▸ **Data items**
____
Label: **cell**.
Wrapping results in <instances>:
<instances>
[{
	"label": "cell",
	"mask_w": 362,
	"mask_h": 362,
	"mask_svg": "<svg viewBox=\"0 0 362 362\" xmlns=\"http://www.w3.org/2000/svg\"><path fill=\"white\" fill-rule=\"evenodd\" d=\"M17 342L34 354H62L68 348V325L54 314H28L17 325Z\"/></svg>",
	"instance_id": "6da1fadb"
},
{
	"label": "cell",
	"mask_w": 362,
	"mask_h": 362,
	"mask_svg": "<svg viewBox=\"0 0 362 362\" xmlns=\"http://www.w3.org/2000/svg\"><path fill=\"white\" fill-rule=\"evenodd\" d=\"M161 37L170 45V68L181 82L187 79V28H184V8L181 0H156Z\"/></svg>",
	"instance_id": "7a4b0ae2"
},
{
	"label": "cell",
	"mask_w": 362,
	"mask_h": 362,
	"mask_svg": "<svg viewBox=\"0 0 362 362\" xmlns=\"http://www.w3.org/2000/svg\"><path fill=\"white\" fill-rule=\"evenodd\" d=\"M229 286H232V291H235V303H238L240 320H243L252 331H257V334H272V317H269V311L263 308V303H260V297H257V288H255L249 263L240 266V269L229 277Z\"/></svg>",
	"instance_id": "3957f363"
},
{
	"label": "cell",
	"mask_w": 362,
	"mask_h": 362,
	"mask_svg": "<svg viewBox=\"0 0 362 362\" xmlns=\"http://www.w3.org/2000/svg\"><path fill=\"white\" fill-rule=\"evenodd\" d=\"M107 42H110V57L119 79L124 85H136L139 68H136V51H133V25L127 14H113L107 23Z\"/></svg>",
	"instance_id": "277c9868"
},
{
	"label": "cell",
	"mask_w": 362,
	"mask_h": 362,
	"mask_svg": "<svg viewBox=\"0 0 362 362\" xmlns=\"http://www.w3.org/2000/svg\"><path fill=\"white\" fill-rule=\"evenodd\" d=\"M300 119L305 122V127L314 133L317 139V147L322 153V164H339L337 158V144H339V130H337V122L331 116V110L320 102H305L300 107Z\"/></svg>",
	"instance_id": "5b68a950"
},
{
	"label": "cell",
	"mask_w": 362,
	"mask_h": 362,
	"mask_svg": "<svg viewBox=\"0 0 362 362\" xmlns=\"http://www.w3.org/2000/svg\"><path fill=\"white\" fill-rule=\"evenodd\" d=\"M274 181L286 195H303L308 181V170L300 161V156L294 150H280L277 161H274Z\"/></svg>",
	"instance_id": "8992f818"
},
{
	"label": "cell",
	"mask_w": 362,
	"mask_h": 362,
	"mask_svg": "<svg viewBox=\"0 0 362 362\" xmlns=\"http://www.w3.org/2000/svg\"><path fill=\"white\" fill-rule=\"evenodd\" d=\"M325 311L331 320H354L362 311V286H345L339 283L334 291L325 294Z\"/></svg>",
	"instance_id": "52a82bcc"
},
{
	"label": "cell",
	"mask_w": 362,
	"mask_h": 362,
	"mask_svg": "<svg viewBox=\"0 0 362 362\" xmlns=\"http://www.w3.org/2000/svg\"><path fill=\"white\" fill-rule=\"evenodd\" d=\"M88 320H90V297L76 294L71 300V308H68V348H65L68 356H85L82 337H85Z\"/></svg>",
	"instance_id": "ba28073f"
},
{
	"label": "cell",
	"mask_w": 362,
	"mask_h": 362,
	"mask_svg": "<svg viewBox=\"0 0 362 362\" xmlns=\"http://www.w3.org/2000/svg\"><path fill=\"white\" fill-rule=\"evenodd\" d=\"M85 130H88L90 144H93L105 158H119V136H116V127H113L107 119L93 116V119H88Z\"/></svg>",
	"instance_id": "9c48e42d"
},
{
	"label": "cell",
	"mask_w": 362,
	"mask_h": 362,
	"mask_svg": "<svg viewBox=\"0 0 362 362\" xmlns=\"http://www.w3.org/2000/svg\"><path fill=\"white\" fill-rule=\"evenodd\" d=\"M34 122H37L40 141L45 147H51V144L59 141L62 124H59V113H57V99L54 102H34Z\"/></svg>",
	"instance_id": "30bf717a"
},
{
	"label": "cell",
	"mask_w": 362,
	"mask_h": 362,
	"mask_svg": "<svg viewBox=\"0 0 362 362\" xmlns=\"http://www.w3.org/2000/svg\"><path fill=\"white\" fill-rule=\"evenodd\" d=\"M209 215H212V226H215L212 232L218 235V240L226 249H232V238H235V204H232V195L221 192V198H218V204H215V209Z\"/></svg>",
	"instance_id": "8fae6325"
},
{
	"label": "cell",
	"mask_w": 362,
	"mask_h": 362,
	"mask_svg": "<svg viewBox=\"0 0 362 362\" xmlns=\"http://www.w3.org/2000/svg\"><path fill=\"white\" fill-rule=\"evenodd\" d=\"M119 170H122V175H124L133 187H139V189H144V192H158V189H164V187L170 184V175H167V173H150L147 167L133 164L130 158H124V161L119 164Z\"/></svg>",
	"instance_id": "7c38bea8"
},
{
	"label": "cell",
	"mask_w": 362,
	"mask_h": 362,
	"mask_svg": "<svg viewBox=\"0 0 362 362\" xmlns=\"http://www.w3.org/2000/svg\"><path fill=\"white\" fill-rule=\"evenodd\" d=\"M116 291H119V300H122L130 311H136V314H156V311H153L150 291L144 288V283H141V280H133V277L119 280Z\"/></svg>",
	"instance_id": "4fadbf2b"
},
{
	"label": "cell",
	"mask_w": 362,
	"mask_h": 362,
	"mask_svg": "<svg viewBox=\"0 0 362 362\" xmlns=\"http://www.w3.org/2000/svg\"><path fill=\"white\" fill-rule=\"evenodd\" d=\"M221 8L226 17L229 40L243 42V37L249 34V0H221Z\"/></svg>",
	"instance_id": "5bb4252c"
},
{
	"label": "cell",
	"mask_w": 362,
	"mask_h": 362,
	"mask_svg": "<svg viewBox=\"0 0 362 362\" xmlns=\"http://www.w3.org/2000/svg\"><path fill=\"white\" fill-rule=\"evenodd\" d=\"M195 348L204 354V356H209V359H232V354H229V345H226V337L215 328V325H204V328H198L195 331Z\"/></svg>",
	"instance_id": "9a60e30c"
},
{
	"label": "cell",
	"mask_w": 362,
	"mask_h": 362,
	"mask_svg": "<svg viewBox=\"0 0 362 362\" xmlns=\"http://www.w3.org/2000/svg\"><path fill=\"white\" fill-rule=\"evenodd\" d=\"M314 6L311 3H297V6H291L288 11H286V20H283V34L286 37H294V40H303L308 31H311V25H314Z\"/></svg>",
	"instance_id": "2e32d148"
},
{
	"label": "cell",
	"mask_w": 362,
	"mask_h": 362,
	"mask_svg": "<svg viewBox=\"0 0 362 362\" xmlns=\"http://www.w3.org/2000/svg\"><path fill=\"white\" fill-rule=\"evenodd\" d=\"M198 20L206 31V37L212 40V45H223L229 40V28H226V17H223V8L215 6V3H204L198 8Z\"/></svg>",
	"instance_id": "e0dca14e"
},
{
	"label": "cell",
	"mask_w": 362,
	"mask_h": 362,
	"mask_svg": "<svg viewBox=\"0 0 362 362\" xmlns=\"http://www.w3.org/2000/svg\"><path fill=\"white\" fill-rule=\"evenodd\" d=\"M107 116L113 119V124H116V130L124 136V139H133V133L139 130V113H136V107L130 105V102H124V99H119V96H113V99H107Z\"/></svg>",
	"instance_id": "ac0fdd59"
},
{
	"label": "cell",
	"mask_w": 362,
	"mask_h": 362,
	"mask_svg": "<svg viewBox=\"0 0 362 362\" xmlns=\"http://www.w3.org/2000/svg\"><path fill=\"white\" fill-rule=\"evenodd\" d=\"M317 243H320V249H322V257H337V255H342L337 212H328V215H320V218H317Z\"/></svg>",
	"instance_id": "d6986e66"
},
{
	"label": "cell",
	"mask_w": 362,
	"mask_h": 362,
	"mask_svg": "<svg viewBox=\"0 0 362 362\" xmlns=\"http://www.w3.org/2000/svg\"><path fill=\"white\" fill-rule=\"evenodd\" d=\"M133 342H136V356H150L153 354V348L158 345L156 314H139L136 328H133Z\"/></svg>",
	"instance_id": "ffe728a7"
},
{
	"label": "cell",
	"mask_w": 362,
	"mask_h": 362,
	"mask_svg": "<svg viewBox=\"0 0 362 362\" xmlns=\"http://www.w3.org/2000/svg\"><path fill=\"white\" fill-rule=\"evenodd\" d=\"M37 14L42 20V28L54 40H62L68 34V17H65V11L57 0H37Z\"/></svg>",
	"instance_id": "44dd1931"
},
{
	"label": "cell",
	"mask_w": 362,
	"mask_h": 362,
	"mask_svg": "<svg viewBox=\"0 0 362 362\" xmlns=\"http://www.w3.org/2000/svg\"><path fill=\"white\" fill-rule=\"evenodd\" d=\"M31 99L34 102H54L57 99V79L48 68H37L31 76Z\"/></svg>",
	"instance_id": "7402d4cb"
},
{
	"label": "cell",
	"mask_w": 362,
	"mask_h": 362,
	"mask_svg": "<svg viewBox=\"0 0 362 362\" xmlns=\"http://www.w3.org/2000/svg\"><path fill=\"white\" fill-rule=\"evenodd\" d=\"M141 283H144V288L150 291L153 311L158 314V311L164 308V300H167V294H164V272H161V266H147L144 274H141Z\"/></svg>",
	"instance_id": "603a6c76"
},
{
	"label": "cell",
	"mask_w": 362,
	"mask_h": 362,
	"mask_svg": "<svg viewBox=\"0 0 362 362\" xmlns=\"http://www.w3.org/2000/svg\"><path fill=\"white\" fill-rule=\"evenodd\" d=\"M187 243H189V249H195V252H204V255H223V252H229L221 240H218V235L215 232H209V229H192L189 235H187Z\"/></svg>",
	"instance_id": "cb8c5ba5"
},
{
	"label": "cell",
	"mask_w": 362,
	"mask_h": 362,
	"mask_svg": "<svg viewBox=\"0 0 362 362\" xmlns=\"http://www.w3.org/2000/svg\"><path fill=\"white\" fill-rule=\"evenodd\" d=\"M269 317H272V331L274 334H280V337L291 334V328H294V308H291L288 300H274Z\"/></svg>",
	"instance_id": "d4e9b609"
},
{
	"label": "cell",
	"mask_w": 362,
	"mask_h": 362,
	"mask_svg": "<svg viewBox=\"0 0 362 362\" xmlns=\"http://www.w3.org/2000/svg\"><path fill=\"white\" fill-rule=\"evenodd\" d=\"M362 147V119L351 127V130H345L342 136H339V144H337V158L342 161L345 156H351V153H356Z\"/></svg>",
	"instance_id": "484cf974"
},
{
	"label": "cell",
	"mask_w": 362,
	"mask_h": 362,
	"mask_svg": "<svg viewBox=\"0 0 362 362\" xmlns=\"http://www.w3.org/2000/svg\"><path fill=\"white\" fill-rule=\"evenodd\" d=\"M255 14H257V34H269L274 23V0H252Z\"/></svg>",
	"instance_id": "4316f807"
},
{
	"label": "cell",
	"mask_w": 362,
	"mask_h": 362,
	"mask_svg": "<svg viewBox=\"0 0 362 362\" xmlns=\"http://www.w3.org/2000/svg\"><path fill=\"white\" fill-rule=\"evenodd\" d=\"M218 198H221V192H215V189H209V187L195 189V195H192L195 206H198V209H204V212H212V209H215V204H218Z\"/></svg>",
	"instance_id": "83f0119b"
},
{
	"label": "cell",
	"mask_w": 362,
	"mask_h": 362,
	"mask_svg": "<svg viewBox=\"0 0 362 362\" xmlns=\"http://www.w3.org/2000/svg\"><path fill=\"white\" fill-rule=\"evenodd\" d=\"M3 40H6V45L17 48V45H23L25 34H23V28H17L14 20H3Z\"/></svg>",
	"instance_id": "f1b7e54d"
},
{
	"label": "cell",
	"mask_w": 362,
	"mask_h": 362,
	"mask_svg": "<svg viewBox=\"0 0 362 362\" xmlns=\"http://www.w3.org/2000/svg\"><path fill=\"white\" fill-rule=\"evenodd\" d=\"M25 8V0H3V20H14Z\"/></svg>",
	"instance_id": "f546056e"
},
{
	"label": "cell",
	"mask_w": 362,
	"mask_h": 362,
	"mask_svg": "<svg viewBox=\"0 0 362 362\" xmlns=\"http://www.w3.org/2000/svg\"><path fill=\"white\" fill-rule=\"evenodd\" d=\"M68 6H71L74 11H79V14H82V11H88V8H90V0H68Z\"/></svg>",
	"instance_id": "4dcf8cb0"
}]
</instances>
____
Identify every line in the items above that contains the string "instances", and copy each such line in full.

▸ **EXERCISE RESULT**
Wrapping results in <instances>:
<instances>
</instances>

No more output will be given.